Johnson&Johnson: “200 milioni di dosi entro il 2021. Da luglio network di produzione europeo” – Paul Stoffels, vicepresidente della Johnson & Johnson, si è invece detto “fiducioso che onoreremo il nostro impegno di fornire 200 milioni di dosi del nostro vaccino nell’Ue entro il 2021”. Stoffels si è soffermato anche sulle difficoltà di aumentare la produzione. “Abbiamo visitato oltre 100 siti nel mondo, tra cui 41 in Europa, per verificare la possibilità di produrre. La grande maggioranza (dei siti visitati, ndr) non sarebbe pronta prima del 2022. Nei prossimi mesi dovremo contare su catene di approvvigionamento globali, ma a luglio avremo un network di produzione europeo”, ha aggiunto.

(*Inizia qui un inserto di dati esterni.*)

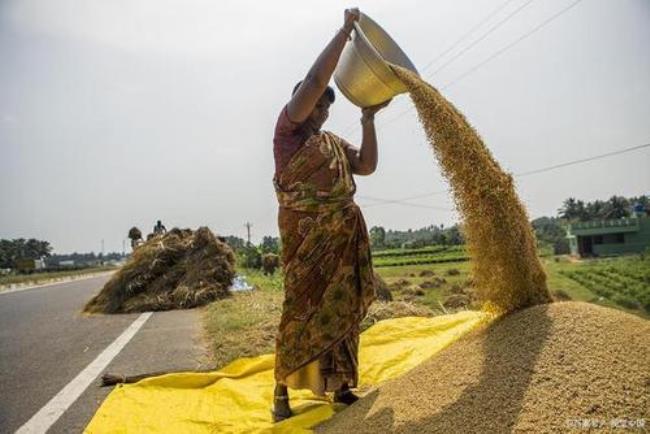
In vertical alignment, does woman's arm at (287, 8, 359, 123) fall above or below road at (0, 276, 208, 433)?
above

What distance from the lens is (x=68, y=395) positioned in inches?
119

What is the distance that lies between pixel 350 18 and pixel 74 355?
4.12 meters

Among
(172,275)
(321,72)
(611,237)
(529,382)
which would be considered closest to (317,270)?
(321,72)

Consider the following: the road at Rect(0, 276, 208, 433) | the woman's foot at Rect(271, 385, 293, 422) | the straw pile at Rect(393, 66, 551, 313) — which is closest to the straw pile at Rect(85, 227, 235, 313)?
the road at Rect(0, 276, 208, 433)

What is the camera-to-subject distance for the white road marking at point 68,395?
250cm

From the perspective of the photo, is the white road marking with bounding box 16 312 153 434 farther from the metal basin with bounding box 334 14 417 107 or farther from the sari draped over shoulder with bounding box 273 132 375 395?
the metal basin with bounding box 334 14 417 107

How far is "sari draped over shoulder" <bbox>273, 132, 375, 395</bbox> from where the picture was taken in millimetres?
2465

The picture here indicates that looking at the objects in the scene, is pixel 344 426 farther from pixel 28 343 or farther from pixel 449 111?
pixel 28 343

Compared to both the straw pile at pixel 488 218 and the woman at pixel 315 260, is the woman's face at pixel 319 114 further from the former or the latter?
the straw pile at pixel 488 218

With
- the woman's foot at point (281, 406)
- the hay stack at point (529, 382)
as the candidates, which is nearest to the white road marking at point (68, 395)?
the woman's foot at point (281, 406)

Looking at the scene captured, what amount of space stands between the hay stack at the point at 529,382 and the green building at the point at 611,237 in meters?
36.6

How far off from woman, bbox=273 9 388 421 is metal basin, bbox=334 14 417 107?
243mm

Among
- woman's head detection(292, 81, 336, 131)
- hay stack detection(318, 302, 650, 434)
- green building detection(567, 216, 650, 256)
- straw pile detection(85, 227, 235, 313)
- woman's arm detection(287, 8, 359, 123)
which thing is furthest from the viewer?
green building detection(567, 216, 650, 256)

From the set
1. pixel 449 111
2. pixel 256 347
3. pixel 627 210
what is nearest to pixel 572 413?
pixel 449 111
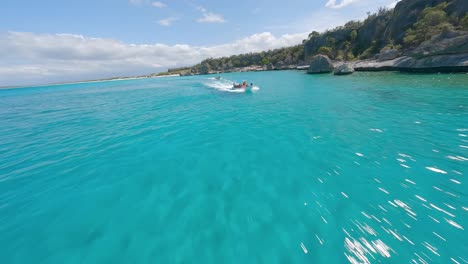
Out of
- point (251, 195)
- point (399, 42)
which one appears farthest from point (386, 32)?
point (251, 195)

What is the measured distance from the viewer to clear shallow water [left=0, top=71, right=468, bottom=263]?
160 inches

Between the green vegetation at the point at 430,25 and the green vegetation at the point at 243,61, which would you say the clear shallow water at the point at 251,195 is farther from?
the green vegetation at the point at 243,61

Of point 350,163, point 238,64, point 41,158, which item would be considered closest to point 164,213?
point 350,163

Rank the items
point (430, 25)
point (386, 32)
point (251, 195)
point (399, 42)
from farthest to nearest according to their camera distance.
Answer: point (386, 32) → point (399, 42) → point (430, 25) → point (251, 195)

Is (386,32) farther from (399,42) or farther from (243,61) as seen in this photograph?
(243,61)

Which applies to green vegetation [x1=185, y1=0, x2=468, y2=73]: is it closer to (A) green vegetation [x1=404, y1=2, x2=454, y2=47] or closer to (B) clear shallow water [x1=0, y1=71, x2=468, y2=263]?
(A) green vegetation [x1=404, y1=2, x2=454, y2=47]

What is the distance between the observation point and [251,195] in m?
5.75

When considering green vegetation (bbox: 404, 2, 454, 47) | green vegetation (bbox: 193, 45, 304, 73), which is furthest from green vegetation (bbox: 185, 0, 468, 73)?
green vegetation (bbox: 193, 45, 304, 73)

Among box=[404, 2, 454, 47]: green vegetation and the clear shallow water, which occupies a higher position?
box=[404, 2, 454, 47]: green vegetation

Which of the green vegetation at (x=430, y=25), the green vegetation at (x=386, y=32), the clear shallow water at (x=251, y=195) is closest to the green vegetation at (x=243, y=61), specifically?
the green vegetation at (x=386, y=32)

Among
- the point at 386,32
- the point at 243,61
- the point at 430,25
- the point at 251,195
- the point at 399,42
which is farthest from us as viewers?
the point at 243,61

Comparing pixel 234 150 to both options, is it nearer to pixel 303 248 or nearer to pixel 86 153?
pixel 303 248

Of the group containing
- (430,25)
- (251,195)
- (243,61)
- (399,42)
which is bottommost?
(251,195)

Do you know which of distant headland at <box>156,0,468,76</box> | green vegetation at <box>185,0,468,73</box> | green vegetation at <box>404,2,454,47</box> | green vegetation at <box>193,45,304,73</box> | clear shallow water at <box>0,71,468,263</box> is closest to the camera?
clear shallow water at <box>0,71,468,263</box>
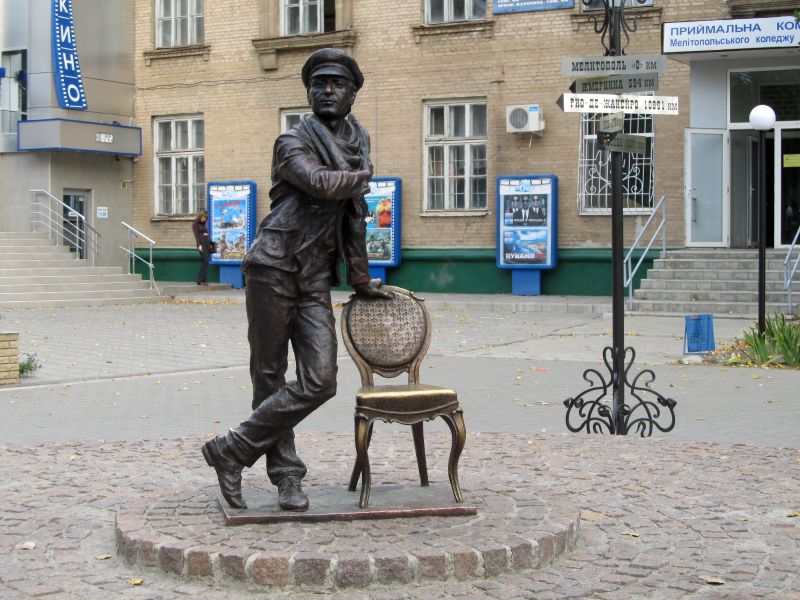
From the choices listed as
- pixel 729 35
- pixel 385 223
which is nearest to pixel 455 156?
pixel 385 223

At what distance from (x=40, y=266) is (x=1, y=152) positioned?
3.97 meters

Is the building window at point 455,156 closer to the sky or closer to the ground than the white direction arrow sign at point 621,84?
closer to the sky

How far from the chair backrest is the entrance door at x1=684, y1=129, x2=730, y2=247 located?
1626 centimetres

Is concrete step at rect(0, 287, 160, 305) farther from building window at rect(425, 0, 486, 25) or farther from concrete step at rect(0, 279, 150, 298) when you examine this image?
building window at rect(425, 0, 486, 25)

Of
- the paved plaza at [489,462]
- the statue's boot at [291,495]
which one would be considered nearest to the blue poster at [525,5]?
the paved plaza at [489,462]

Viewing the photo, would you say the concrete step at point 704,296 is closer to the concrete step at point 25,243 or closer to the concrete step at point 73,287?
the concrete step at point 73,287

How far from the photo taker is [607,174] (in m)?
22.1

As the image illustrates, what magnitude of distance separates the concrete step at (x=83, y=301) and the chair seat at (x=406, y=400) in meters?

Finora, come emerso a Bruxelles dalla riunione con i vertici delle case farmaceutiche con cui l’Ue ha firmato contratti, sono state distribuite complessivamente 51,5 milioni di dosi di vaccini. In tutto sono state 29,17 milioni le somministrazioni. Dati presentati dalla presidente della Commissione Ue, Ursula Von der Leyen, alla videoconferenza dei leader. Il tasso di vaccinazione è salito così all’8% (5% ha ricevuto la prima dose, il 3% anche la seconda). L’obiettivo resta quello di immunizzare il 70% della popolazione adulta, ovvero 255 milioni di persone.